ΠΤΩΧΟΛΟΓΙА [293]

?????????А [293]

Ирид. Мисопон [294]

Ирид. Что это за новая птица к нам залетела? Лицо узнаю, но платье лицу не отвечает. Либо я вижу сны наяву, либо передо мною Мисопон. Здравствуй, Мисопон!

Мисопон. А, Ирид…

Ирид. Здравствуй, Мисопон!

Мисопон. Ш-ш! Тихо!

Ирид. Как? Не хочешь быть здоровым?

Мисопон. Хочу, но не под этим именем.

Ирид. Что случилось? Ты уже не тот, что раньше? Или вместе с платьем переменил имя?

Мисопон. Нет, взял прежнее имя.

Ирид. И как ты прежде назывался?

Мисопон. Апиций.

Ирид. Если даже судьба тебе улыбнулась, все равно не стыдись старого товарища. Ведь еще недавно и ты принадлежал к нашей братии.

Мисопон. Отойдем-ка в сторону, приятель, и я все тебе объясню. Вашей братии я не стыжусь — стыжусь того ордена, к которому принадлежал сначала.

Ирид. О ком ты говоришь? О францисканцах?

Мисопон. Нет, мой дорогой, совсем не о них, а об ордене промотавшихся гуляк.

Ирид. Ну, по этой братии у тебя товарищей без счета.

Мисопон. Был я богат, мотал напропалую, а когда деньги вышли, все дружки от Апиция[295] отвернулись. Стыд прогнал меня из родных мест, и я пристал к вам: всё лучше, рассудил, чем землю копать.

Ирид. И умно рассудил. Но откуда вдруг такая благообразность и свежий румянец? Перемене в платье я не слишком удивляюсь.

Мисопон. Отчего?

Ирид. Оттого, что богиня Лаверна[296] многих выводит из нищеты внезапно.

Мисопон. Значит, ты подозреваешь, что я ворую?

Ирид. Это, пожалуй, для тебя слишком трусливо. Грабишь, наверно?

Мисопон. Нет, не ваша Пения[297] мне помогла, и не воровство, и не грабеж. Но сперва объясню насчет благообразия; оно для тебя всего удивительнее, как я вижу.

Ирид. Конечно. Ведь у нас ты был весь в язвах.

Мисопон. Я обратился к одному лекарю, который мне первый друг.

Ирид. К кому же?

Мисопон. К самому себе. Едва ли ты станешь утверждать, что у меня есть друзья ближе.

Ирид. Но я никогда не знал, что ты сведущ в медицине.

Мисопон. Всю ту красу я навел на себя сам — смолою, серою, клеем, тряпицами, кровью, разными красками.

Ирид. Ах ты обманщик! А казалось — нет тебя злосчастнее! Ты мог бы Иова представлять[298] в трагедии.

Мисопон. Нужда заставила; впрочем, и удача нередко способна переменить человеку шкуру.

Ирид. Так расскажи про удачу! Ты нашел клад?

Мисопон. Нет. Но я нашел промысел поприбыльнее вашего.

Ирид. Какие могут быть прибыли, когда нет денег, чтобы начать дело?

Мисопон. Искусство повсюду прокормит.

Ирид. Ты имеешь в виду искусство обрезать кошельки?

Мисопон. Вот еще выдумки! Нет, — искусство алхимии.

Ирид. И пятнадцати дней не прошло, как ты с нами расстался, а уже постиг искусство, которым другие и за долгие годы едва могут овладеть?
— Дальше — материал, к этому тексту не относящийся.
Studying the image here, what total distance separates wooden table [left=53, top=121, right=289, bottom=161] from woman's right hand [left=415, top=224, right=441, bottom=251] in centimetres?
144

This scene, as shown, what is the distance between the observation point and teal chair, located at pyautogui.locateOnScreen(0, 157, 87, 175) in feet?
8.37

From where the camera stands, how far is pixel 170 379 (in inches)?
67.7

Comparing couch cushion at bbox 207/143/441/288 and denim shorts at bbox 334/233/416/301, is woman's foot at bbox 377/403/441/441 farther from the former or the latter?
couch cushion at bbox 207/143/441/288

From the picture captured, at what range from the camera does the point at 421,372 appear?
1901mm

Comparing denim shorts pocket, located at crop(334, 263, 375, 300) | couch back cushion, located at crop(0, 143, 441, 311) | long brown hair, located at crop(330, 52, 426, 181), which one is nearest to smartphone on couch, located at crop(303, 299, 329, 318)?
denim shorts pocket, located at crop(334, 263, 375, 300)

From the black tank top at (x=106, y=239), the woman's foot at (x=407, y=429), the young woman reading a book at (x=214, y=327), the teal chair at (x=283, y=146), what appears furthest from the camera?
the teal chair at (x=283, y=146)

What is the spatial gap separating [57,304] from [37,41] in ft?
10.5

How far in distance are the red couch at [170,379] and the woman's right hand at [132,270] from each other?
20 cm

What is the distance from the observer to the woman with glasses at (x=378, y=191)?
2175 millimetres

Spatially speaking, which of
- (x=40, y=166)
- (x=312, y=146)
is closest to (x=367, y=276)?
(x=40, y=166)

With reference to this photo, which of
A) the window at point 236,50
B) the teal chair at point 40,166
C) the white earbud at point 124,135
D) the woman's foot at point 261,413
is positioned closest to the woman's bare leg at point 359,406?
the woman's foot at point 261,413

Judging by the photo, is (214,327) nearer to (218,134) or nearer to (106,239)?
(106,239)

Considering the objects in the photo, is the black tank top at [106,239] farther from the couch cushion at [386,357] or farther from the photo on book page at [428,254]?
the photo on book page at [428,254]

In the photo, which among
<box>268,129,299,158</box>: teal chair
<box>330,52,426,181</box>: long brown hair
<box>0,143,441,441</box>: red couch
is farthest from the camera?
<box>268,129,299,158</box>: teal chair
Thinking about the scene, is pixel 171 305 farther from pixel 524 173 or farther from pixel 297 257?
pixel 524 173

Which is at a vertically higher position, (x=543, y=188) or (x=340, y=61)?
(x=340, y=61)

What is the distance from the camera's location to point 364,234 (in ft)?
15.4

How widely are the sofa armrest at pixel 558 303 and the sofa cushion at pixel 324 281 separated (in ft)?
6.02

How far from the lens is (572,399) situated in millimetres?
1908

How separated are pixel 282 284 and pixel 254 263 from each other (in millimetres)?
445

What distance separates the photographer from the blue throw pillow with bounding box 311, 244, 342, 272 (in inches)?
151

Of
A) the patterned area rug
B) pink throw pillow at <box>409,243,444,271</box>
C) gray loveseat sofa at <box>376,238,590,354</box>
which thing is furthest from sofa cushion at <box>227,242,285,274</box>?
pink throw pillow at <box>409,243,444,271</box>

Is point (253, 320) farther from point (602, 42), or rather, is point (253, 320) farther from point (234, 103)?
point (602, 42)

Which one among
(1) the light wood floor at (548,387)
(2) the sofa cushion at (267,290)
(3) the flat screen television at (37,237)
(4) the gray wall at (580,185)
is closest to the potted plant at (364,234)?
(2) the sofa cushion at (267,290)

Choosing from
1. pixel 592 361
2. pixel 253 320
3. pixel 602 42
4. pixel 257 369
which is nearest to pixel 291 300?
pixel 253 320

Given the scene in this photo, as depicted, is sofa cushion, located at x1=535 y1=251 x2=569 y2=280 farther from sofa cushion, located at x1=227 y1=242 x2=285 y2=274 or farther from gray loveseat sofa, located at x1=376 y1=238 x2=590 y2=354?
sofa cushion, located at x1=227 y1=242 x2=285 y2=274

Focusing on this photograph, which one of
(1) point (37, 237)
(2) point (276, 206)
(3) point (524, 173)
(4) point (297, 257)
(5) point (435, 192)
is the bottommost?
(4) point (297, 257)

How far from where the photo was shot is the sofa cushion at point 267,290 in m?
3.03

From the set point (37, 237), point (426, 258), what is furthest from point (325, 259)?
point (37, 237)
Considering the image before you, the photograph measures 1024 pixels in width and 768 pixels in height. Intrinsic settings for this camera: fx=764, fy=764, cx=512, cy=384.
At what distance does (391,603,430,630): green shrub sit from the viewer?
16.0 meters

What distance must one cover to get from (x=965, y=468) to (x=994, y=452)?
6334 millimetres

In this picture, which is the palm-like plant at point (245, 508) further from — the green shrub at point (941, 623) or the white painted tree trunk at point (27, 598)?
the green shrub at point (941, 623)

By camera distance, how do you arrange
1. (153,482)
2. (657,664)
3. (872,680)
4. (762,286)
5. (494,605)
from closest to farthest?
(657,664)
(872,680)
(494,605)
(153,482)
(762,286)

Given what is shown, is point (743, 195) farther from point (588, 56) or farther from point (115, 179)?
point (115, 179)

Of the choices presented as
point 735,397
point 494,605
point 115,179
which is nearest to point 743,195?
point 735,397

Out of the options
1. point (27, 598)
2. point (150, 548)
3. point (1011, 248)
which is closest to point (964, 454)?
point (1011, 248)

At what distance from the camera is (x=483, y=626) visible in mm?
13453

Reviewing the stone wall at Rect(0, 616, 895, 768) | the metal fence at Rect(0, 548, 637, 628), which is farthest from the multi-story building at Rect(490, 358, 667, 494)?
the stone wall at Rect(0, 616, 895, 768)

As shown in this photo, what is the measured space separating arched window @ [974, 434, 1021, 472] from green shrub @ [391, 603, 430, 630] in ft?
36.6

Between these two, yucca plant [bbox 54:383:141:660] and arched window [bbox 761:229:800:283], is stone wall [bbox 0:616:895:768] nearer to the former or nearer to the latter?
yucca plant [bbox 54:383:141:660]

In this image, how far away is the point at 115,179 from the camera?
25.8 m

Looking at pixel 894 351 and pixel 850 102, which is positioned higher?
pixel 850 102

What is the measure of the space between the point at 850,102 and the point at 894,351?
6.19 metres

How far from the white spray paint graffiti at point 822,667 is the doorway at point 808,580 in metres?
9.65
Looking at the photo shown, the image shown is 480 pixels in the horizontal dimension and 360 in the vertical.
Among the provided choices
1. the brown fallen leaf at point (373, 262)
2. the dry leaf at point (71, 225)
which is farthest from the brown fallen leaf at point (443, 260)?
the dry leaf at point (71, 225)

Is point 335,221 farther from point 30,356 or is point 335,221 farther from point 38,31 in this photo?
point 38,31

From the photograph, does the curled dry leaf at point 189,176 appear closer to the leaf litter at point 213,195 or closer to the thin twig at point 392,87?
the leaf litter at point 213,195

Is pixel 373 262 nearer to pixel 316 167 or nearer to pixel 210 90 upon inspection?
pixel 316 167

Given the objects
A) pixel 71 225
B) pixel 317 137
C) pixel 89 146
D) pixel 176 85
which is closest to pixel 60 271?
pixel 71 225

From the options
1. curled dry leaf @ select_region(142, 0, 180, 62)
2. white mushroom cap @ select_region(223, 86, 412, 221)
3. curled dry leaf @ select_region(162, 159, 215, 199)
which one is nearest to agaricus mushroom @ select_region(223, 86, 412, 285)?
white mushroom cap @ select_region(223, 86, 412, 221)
Мисопон. А я напал на кратчайший путь.

Ирид. Какой? Объясни, сделай милость.

Мисопон. Ваше искусство доставило мне около четырех золотых. По милости судьбы повстречался я со старым собутыльником, который распорядился со своим добром не лучше моего. Сидим, попиваем; он, как водится, рассказывает о своих делах. И вот уславливаемся, что я буду поить его вволю, а он откроет мне свое искусство. И открыл, сдержал слово. В этом теперь мой доход.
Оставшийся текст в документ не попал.